Pentti Linkola
| Pentti Linkola | |
|---|---|
| Linkola in 2011 | |
| Born | Kaarlo Pentti Linkola 7 December 1932 Helsinki, Finland | 
| Died | 5 April 2020 (aged 87) Valkeakoski, Finland | 
| Subject | Ornithology, environmentalism, nature, deep ecology | 
| Notable works | Can Life Prevail?: A Revolutionary Approach to the Environmental Crisis (2011) | 
| Notable awards | Eino Leino Prize 1983 | 
Kaarlo Pentti Linkola (7 December 1932 in Helsinki – 5 April 2020) was a prominent Finnish deep ecologist, ornithologist, polemicist, naturalist, writer, and fisherman. He wrote widely about his ideas and in Finland was a prominent thinker,: 271 and is linked by some authors to ecofascism and to authoritarian deep ecology. Linkola was a year-round fisherman from 1959 to 1995. He fished on Keitele, Päijänne and the Gulf of Finland, and since 1978 he fished on Vanajavesi.
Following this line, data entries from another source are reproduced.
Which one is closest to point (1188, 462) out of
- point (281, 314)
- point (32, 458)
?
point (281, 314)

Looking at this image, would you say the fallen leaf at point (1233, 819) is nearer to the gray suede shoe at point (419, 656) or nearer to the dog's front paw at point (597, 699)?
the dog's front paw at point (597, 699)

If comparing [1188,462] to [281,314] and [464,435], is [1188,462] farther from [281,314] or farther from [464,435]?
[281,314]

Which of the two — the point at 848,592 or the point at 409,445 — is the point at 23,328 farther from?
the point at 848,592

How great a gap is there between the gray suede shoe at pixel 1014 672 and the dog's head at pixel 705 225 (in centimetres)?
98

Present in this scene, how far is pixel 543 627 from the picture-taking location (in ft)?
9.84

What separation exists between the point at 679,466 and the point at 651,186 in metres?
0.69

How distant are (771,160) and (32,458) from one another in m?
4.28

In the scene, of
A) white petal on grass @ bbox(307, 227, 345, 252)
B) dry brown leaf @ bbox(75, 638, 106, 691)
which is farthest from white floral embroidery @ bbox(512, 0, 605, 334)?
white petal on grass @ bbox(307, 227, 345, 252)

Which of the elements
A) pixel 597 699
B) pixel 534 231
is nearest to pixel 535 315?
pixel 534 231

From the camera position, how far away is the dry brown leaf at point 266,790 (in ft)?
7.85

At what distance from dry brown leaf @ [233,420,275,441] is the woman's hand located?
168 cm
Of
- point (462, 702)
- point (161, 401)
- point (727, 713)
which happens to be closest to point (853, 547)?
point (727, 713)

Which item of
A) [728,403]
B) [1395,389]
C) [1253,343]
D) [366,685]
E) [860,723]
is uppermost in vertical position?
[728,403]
Linkola blamed humans for the continuous degradation of the environment. He promoted rapid population decline to combat the problems commonly attributed to overpopulation. Linkola also defended an end to immigration, the reversion to pre-industrial life ways, and authoritarian measures to keep human life within strict limits.